• [Yapılacaklar]:
1. Alıntıya göre "Orta Asya Masalı" hangi şehirde yayımlanmıştır?
2. Alıntıda "Raquette’in İstanbul’da yaptığı" sözlerinden başlayıp "tarihini ele almıştır[37]." sözlerine kadar uzanan bölümün tamamını hiç değiştirmeden geri ver.
=== Verilen alıntı ===
Raquette’in İstanbul’da yaptığı inceleme ve araştırmaların sonunda “Türkçede Vurgu Sorunu”[36] başlıklı yapıtı ortaya çıkmıştır. Yeni Uygurca ile paraleller kuran bilgin, Türkçede karmaşık vurgu sorunlarını ele almaktadır. Daha sonra G. Raquette, İsveç dilinde yazdığı birçok yazılarda kimi Orta Asya sorunlarını, ayrıca Doğu Türk toponimisini, Doğu Türkistan tarihini, geniş oylumlu bir inceleme yazısında ise İslam tarihini ele almıştır[37].
Bu satırları yazanın yayınlarına gelince, çoğunun esasını 1929-1930 ve 1935 yıllarında Orta Asya’nın ayrı ayrı bölgelerinde, mahallinde yapılan araştırma ve inceleme malzemesi oluşturmaktadır. “Doğu Türkçesi Sesbilgisi Üzerinde incelemeler”[38] başlıklı doktora tezim (1933) bu yayınların başlangıcını oluşturmuştur. “Doğu Türkçe- sini Öğrenmeye Yarayan Gereçler. Öykü, koşuk, atasözü, bilmece vb.”[39] başlıklı yapıtımda, Kâşgar, Taşmalık, Yarkent, Guma, Kuça ve Hotan’m folklor ve etnoğrafya malzemesine yer verilmiştir. Bunun ardından “Orta Asya Masalı” (Lund, 1973)[40] başlıklı bir Kâşgar folklor metni yayımlanmıştır. 1964 yılında yayımlanan “Doğu Türkçe (Uygurca) İngilizce Lehçe Sözlüğü”nü41, yukarıda andığımız yapıtların son bölümü olarak saymak gerekir. Yazarın Doğu Türk bölgesi üzerine yayımladığı küçük yapıtları arasında, “Meyvalar Cengi- Cerj-i-mlve”[42], bir Kâşgar münazarası, ayrıca “Doğu Türklerinde Hayvanları Çağırma ve Kovma Ünlemleri”[43] ve Satuk Buğra Han ile ilgili olarak güney - batı Taklaman’da bulunan kutsal mezarlar sistemini inceleme yazısı[44] adlandırılabilir.
=== Sağlanan veriler ===
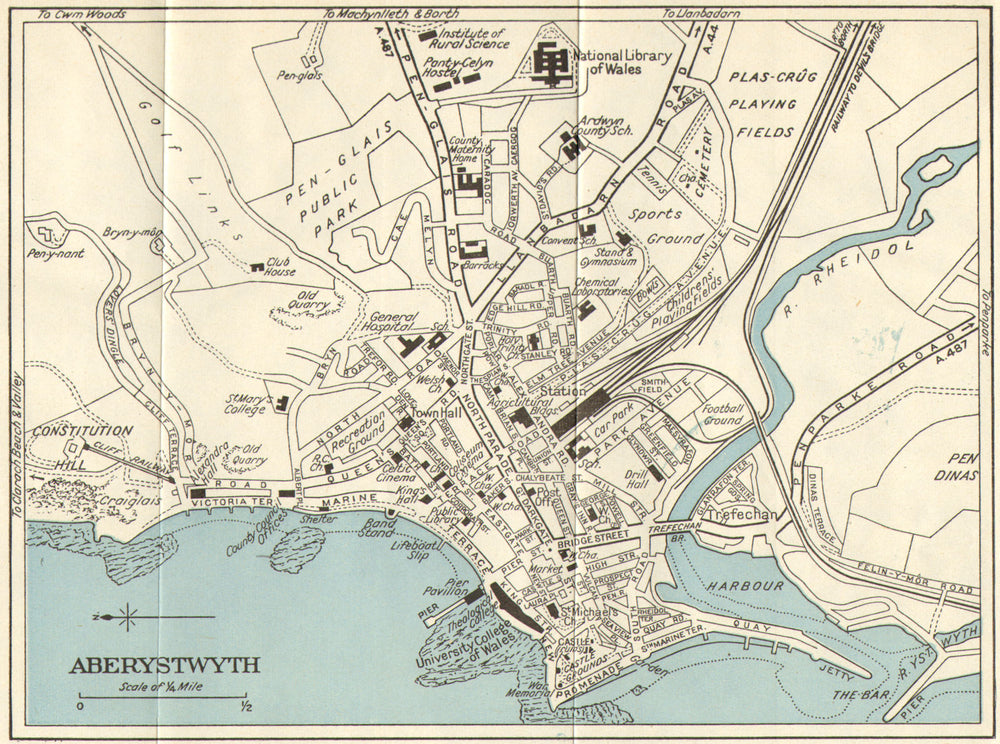 ABERYSTWYTH vintage town/city plan. Wales. WARD LOCK c1963 old vintage map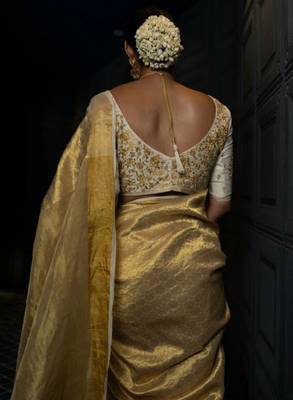 woven design zari tissue kanjeevaram saree 3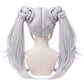Back view of long White Queen cosplay wig with unstyled fibers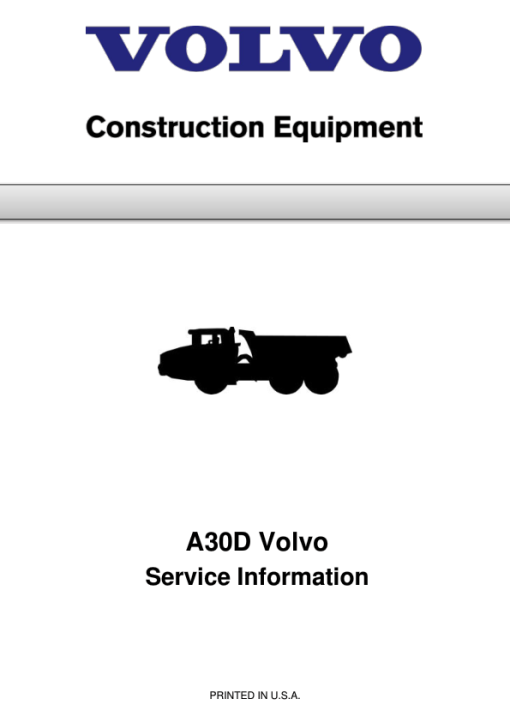 Volvo A30D Articulated Dump Truck Repair Service Manual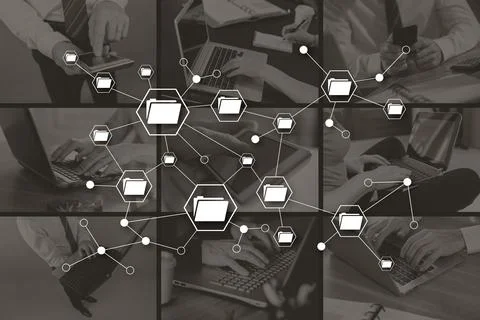 Concept of data exchange Stockfoto's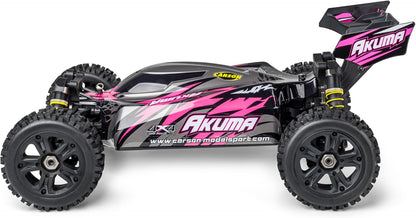 Carson 500409083 1:8 Akuma Buggy 4WD 100% RTR roze - op afstand bestuurbare auto, off-road, hoge kwaliteit, RC voertuig, RC auto 70 km/h, op afstand bestuurbare buggy
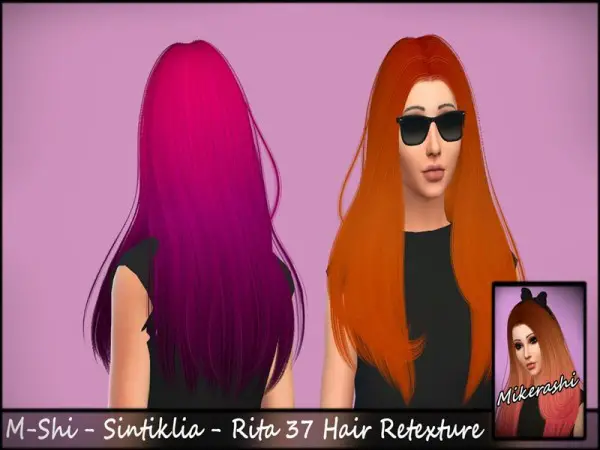 The Sims Resource: Sintiklia`s Rita 37 Hair Retextured by Mikerashi for Sims 4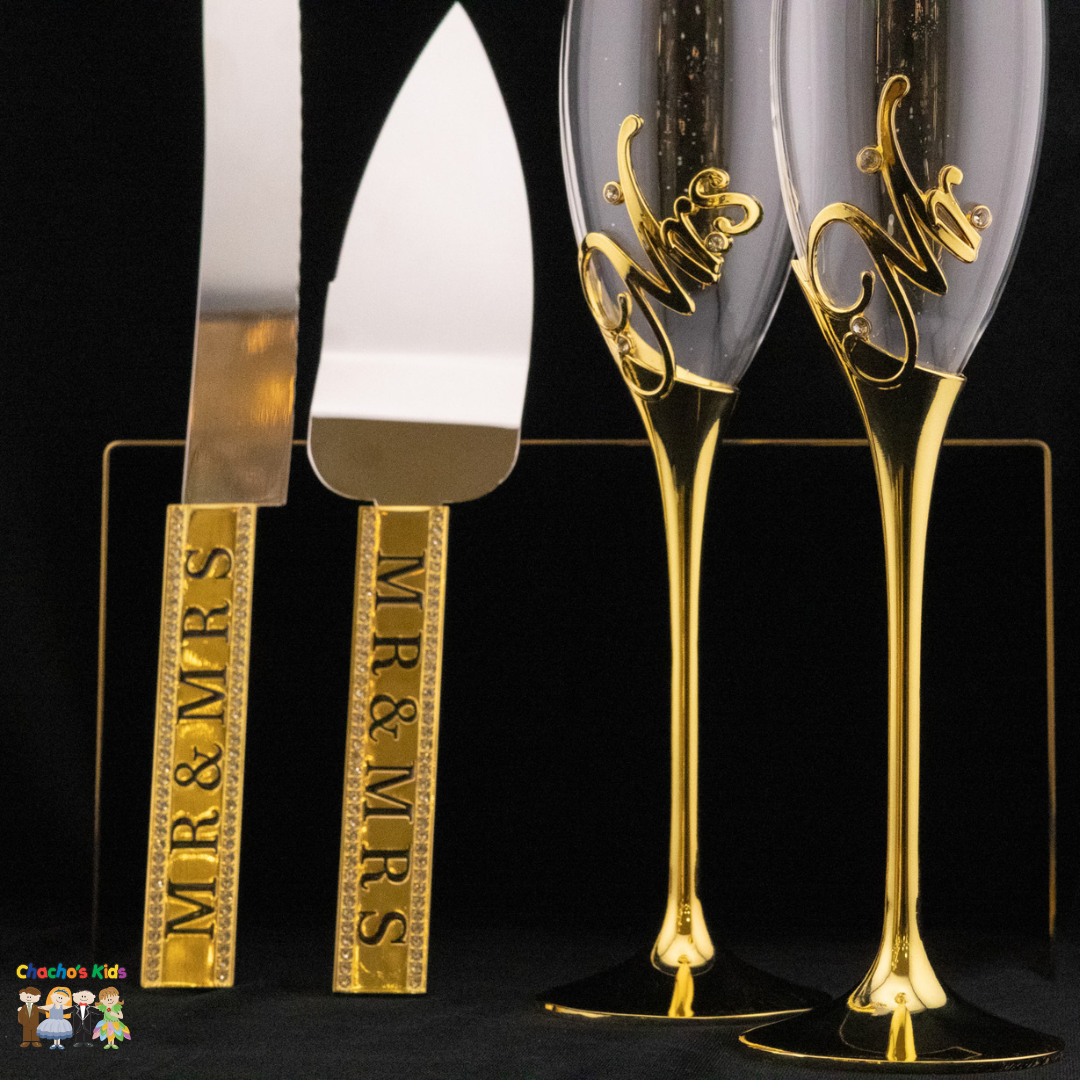 Super Elegant Wedding Wine Cups/ Wedding Flutes & Serving Set-Gold-002-Wedding Accessories-Chacho's Kids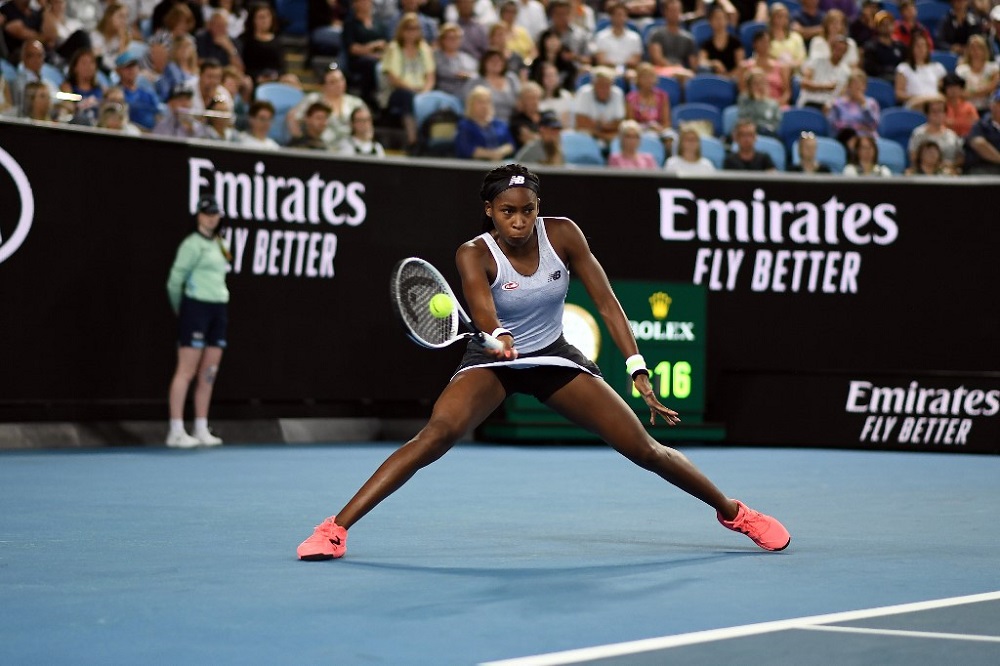 Coco Gauff hits a return against Venus Williams after their womenu00e2u20acu2122s singles match on day one of the Australian Open tennis tournament in Melbourne January 20, 2020. u00e2u20acu201d AFP pic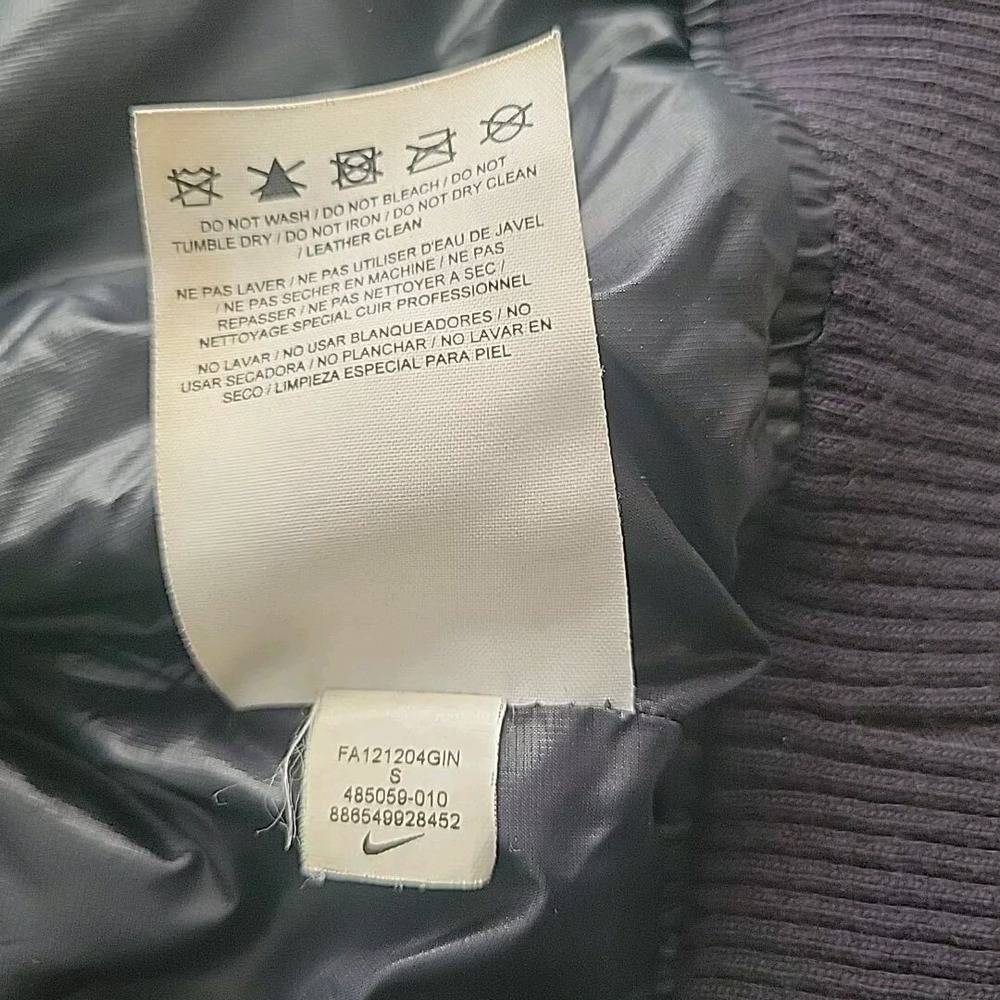 Nike Destroyer Bomber Jacket Mens S Blacked Out  Leather & Wool 485059-010 - Picture 12 of 12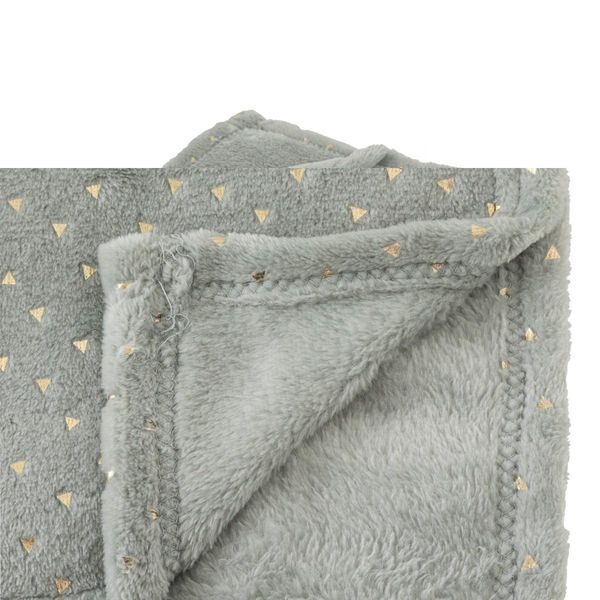 Koc flanelowy szary w trójkąty 100x75cm zdjęcie 2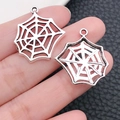 Zilveren spinnenweb hanger met hol ontwerp voor het maken van Halloween DIY sieraden - Groot Zeshoekig Spinnenweb Stijl (10889)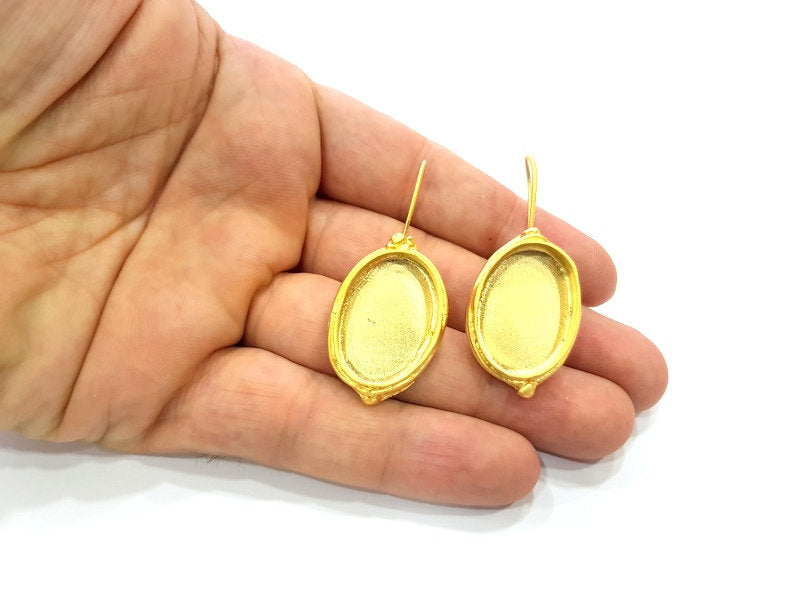Earring Blank Base Settings Gold Resin Blank Cabochon Bases inlay Blank Mountings Matte Gold Plated Brass (25x18mm blank ) 1 Set  G14258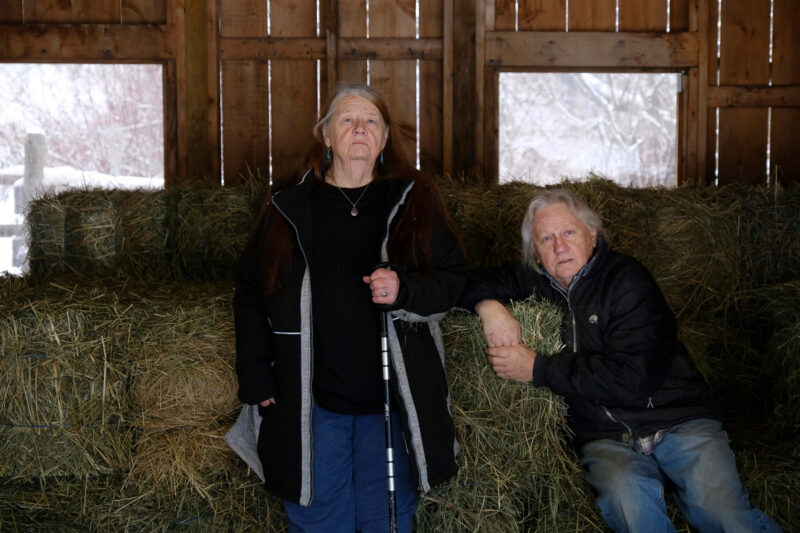 Dian and Danie in their hay barn.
===
• [Yazılı yanıtlar]:
1. Lund'da.

2.
Raquette’in İstanbul’da yaptığı inceleme ve araştırmaların sonunda “Türkçede Vurgu Sorunu”[36] başlıklı yapıtı ortaya çıkmıştır. Yeni Uygurca ile paraleller kuran bilgin, Türkçede karmaşık vurgu sorunlarını ele almaktadır. Daha sonra G. Raquette, İsveç dilinde yazdığı birçok yazılarda kimi Orta Asya sorunlarını, ayrıca Doğu Türk toponimisini, Doğu Türkistan tarihini, geniş oylumlu bir inceleme yazısında ise İslam tarihini ele almıştır[37].